黒木瞳主演の『仄暗い水の底から』を観る。2001年公開作品である。ホラーはもともと苦手だが『リング』は比較的好きな作品だし、中田秀夫監督、鈴木光司原作のコンビなら悪くないだろうと思った。「まぁ、怖いのもたまにはいいかな」と思いながらの鑑賞でした。出演は黒木瞳、小日向文世など。



結論から言えば「悪くない」けどいま一歩。思ったよりも怖くないし、ホラーという要素よりもドラマ性が強い。その点では『リング』の方が怖かった。ラスト近くは整理されていないせいか「わけわからん」という人がきっと出てくるだろう。監督もそれを前提にして「これでいいじゃない」なんて感じで作っている。

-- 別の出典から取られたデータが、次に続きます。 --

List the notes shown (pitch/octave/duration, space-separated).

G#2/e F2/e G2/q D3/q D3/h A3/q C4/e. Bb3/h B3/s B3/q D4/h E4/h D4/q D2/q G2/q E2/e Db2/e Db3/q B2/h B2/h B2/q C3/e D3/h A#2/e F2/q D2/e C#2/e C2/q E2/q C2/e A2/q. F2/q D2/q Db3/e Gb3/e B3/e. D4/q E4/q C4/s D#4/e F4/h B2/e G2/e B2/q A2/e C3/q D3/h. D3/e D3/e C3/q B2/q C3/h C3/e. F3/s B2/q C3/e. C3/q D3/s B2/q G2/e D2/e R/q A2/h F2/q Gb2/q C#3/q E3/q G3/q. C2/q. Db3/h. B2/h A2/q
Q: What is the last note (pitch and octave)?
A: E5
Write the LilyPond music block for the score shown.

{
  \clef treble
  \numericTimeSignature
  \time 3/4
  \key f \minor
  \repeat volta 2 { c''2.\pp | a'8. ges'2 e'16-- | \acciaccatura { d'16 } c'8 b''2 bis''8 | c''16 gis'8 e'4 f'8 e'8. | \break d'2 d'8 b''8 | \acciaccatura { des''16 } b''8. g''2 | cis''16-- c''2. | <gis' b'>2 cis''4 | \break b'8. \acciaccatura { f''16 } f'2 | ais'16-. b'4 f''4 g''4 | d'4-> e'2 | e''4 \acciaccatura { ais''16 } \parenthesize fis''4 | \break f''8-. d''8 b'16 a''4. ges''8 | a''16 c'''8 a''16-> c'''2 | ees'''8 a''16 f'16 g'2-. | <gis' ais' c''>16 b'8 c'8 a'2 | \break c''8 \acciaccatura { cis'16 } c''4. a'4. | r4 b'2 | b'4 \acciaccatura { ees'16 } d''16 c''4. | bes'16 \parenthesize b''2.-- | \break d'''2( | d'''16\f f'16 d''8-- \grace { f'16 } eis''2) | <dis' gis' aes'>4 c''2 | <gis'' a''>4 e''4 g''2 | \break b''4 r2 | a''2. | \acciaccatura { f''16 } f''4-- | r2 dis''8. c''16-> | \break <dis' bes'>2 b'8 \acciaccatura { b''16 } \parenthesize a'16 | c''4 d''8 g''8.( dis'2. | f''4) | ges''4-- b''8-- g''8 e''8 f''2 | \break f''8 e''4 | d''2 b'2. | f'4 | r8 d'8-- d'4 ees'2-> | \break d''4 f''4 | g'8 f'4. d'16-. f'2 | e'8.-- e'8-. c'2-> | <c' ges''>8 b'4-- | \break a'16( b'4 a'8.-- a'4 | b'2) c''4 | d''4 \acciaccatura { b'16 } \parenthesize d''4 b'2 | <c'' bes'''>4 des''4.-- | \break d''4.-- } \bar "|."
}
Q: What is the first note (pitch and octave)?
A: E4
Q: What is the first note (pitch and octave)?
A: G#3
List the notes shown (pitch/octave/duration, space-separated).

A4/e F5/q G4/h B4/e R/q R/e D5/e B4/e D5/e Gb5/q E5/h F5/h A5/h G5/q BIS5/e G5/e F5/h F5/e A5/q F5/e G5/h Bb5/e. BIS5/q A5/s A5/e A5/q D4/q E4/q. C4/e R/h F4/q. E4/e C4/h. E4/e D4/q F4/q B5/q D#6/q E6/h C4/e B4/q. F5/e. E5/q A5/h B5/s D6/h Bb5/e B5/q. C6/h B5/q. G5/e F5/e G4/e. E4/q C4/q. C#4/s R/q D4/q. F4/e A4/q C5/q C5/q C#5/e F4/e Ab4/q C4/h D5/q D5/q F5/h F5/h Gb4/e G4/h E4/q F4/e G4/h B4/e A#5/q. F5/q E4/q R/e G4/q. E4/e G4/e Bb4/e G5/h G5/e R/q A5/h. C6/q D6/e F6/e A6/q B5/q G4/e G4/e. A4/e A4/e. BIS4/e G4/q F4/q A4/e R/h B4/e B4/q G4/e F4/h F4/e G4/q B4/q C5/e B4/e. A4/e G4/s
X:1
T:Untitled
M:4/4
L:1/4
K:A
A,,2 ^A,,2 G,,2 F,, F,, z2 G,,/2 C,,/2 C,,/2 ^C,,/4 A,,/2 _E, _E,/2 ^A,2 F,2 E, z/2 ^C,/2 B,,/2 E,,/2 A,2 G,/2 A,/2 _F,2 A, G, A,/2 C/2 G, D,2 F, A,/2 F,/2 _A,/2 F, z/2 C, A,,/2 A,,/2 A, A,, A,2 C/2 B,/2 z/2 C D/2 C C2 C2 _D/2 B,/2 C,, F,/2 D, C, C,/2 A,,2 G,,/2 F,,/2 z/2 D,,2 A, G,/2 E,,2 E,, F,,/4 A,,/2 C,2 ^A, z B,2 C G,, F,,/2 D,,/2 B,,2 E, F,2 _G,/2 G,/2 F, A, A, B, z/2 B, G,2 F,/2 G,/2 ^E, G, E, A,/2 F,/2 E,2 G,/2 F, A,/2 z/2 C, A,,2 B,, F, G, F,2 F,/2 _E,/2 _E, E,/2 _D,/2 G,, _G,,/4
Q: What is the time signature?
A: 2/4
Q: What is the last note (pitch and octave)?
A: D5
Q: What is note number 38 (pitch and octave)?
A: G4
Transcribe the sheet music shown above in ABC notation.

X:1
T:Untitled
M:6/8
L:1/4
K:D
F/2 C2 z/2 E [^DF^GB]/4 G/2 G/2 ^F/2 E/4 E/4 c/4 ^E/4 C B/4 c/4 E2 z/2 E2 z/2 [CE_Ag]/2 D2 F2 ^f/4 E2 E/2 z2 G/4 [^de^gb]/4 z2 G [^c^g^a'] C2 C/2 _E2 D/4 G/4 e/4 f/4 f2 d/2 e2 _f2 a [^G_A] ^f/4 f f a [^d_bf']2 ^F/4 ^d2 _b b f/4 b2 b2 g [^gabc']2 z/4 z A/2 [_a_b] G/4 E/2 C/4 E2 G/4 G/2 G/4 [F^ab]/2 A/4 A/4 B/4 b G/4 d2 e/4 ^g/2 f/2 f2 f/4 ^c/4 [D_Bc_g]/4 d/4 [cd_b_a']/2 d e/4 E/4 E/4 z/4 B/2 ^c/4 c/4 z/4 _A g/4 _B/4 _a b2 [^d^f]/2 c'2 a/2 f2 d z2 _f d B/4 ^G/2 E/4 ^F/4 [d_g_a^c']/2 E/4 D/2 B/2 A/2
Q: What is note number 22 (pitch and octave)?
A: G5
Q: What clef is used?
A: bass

僕は鈴木光司&中田秀夫のコンビは、三益愛子もびっくりの新しいタイプの母子モノとして捉えている。今回も同じだ。『リング』の方が母のエゴイストが見えて面白かった。今回は、自己犠牲みたいな話なのでスッと冷めてしまうところがある。もっとエゴイスティックなホラーならよかったかもしれない。



ホラーの本質は人間がいかに醜い存在であるかを見せるところだろう。その意味では『仄暗い水の底から』はいま一歩の感じが否めない。



それにしても、黒木瞳ってどこかセクシーである。でも、なぜセクシーに感じるかはわからない。女の人ってわかりません。このセクシーさは多分、本人が計算づくなんだろうということはわかるけど。



いや。暗い題材。スガシカオの主題歌が救いでした。加えて、仄暗いの「ホノ」って漢字はなかなか読めないひとが多いことに最近気づいた。そっちのほうがホラーな気がする。